We Need to Talk About Kevin

We Need to Talk About Kevin

2003 • 400 pages

Ratings60

Average rating4.1

15

What a book, what a book. The prose is amazing. To think that somebody can sit down and write like that! Every perfectly articulated thought about the anxiety of motherhood. A lot of Eva's thoughts were very relatable to me. That fear about the loss of identity (you just become Mother), the changing of your body so-much-so that not even that is yours anymore, taking the next step because you should just... do that? But why? To try and find purpose in your life but instead of taking responsibility for it, foist it onto the next person?

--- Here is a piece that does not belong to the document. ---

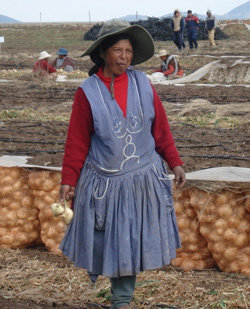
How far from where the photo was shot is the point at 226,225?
12.9 feet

Existence is a lot to ask of someone!

My heavy handed analysis is that the father (who infuriated me to no end - but it's probably very hard to admit there's something wrong with your child, especially if your partner is so openly repulsed by them) is the American Dream, deluded by the image of family, and Eva, coming from a background where genocide is just part of family history, sees the reality of it. I don't think Shriver writers that neatly, though. She also paints Eva as a hoity-toity better-than-you Liberal, so we could take the stance that her cynicism and superior attitude led her to being a bad mother, and therefore resulted in Kevin's psychopathy. I don't think I lean firmly on either side.

Two moments I found really interesting were when Kevin was sick, and so totally vulnerable that he behaved like a 'normal' child, and when Eva starts to reveal her deeper thoughts about Celia not really amounting to much. I feel like both of those oppositional scenes were placed for us to question the Kevin vs. Eva question. Deep down Kevin wanted to be loved, and deep down Eva was incapable of selfless loving because she was too cynical.

Very interesting read with lots to think about.